ITEMS:
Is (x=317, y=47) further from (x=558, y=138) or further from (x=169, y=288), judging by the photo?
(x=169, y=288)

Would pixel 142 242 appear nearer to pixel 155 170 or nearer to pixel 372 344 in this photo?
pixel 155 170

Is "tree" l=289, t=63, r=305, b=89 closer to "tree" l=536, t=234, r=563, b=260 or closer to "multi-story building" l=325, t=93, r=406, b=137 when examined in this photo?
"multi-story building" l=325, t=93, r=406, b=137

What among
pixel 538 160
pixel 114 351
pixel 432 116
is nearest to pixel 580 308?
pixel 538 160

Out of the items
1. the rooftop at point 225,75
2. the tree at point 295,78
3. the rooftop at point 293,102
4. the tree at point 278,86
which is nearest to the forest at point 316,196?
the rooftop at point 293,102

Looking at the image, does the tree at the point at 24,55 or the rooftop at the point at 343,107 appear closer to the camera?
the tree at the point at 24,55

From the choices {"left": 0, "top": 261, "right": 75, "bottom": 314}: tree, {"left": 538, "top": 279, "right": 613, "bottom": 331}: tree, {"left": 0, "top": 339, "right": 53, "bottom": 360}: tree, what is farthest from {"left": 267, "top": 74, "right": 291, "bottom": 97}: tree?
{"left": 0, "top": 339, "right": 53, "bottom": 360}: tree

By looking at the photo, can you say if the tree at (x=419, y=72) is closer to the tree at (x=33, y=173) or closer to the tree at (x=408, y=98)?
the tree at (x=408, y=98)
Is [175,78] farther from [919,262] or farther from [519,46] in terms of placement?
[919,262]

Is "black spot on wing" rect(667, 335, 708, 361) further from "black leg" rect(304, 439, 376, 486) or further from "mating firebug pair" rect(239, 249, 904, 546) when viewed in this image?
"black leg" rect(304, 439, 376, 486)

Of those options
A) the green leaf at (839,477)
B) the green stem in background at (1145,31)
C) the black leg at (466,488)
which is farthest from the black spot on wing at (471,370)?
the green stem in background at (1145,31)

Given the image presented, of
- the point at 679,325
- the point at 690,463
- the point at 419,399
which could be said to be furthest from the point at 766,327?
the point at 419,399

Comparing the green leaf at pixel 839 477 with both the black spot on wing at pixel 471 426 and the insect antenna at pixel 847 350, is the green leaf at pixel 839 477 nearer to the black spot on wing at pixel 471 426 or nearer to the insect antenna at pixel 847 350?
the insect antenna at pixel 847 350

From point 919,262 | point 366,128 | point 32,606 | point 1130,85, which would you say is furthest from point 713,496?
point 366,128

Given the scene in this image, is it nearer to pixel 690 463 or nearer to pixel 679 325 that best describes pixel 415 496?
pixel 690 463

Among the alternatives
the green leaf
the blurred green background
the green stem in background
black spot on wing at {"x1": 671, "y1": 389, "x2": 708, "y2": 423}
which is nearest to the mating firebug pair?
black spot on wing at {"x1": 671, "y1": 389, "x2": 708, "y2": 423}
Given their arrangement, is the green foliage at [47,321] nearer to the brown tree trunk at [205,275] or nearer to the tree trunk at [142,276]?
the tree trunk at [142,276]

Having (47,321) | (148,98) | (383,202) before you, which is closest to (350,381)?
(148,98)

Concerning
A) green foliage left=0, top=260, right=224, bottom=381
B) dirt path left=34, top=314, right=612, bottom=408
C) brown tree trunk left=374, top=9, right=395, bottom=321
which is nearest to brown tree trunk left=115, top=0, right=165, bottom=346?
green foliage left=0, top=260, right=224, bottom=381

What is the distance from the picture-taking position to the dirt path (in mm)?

GOAL: Copy down the whole of the data above, matching it exactly.

ANSWER TO THIS PROBLEM:
Is (x=317, y=47) further from (x=558, y=138) or further from (x=169, y=288), judging by the photo?
(x=169, y=288)

Would pixel 142 242 appear nearer to pixel 155 170 or nearer to pixel 372 344 in this photo?
pixel 155 170

Is "tree" l=289, t=63, r=305, b=89 closer to "tree" l=536, t=234, r=563, b=260 or closer to "multi-story building" l=325, t=93, r=406, b=137 when examined in this photo?
"multi-story building" l=325, t=93, r=406, b=137

What among
pixel 538 160
pixel 114 351
pixel 432 116
is nearest to pixel 580 308?
pixel 538 160

Out of the items
1. the rooftop at point 225,75
2. the tree at point 295,78
3. the rooftop at point 293,102
4. the tree at point 278,86
which is nearest to the forest at point 316,196?
the rooftop at point 293,102

Looking at the image, does the tree at the point at 24,55 or the rooftop at the point at 343,107 appear closer to the camera?
the tree at the point at 24,55

From the choices {"left": 0, "top": 261, "right": 75, "bottom": 314}: tree, {"left": 538, "top": 279, "right": 613, "bottom": 331}: tree, {"left": 0, "top": 339, "right": 53, "bottom": 360}: tree, what is farthest from {"left": 267, "top": 74, "right": 291, "bottom": 97}: tree?
{"left": 0, "top": 339, "right": 53, "bottom": 360}: tree

By looking at the photo, can you say if the tree at (x=419, y=72) is closer to the tree at (x=33, y=173) or closer to the tree at (x=408, y=98)?
the tree at (x=408, y=98)
Is [175,78] farther from [919,262] or farther from [519,46] in terms of placement?
[919,262]

Is "black spot on wing" rect(667, 335, 708, 361) further from "black leg" rect(304, 439, 376, 486) or further from "mating firebug pair" rect(239, 249, 904, 546) when viewed in this image?
"black leg" rect(304, 439, 376, 486)

Of those options
A) the green leaf at (839,477)
B) the green stem in background at (1145,31)
C) the black leg at (466,488)
which is farthest from the black spot on wing at (471,370)?
the green stem in background at (1145,31)

Given the image presented, of
- the point at 679,325
- the point at 690,463
- the point at 419,399
which could be said to be furthest from the point at 766,327?
the point at 419,399

Comparing the green leaf at pixel 839 477 with both the black spot on wing at pixel 471 426 and the insect antenna at pixel 847 350, is the green leaf at pixel 839 477 nearer to the black spot on wing at pixel 471 426 or nearer to the insect antenna at pixel 847 350?
the insect antenna at pixel 847 350

From point 919,262 | point 366,128 | point 32,606 | point 1130,85, which would you say is furthest from point 713,496?
point 366,128

Given the scene in this image, is it nearer to pixel 690 463 or nearer to pixel 679 325 that best describes pixel 415 496?
pixel 690 463

Among the alternatives
the green leaf
the blurred green background
the green stem in background
black spot on wing at {"x1": 671, "y1": 389, "x2": 708, "y2": 423}
which is nearest to the mating firebug pair?
black spot on wing at {"x1": 671, "y1": 389, "x2": 708, "y2": 423}
Given their arrangement, is the green foliage at [47,321] nearer to the brown tree trunk at [205,275] or nearer to the tree trunk at [142,276]?
the tree trunk at [142,276]

Having (47,321) | (148,98) | (383,202) before you, which is closest to (350,381)?
(148,98)

Concerning
A) green foliage left=0, top=260, right=224, bottom=381
B) dirt path left=34, top=314, right=612, bottom=408
C) brown tree trunk left=374, top=9, right=395, bottom=321
which is nearest to brown tree trunk left=115, top=0, right=165, bottom=346?
green foliage left=0, top=260, right=224, bottom=381

What is the distance from the picture-taking position to the dirt path (in mm)?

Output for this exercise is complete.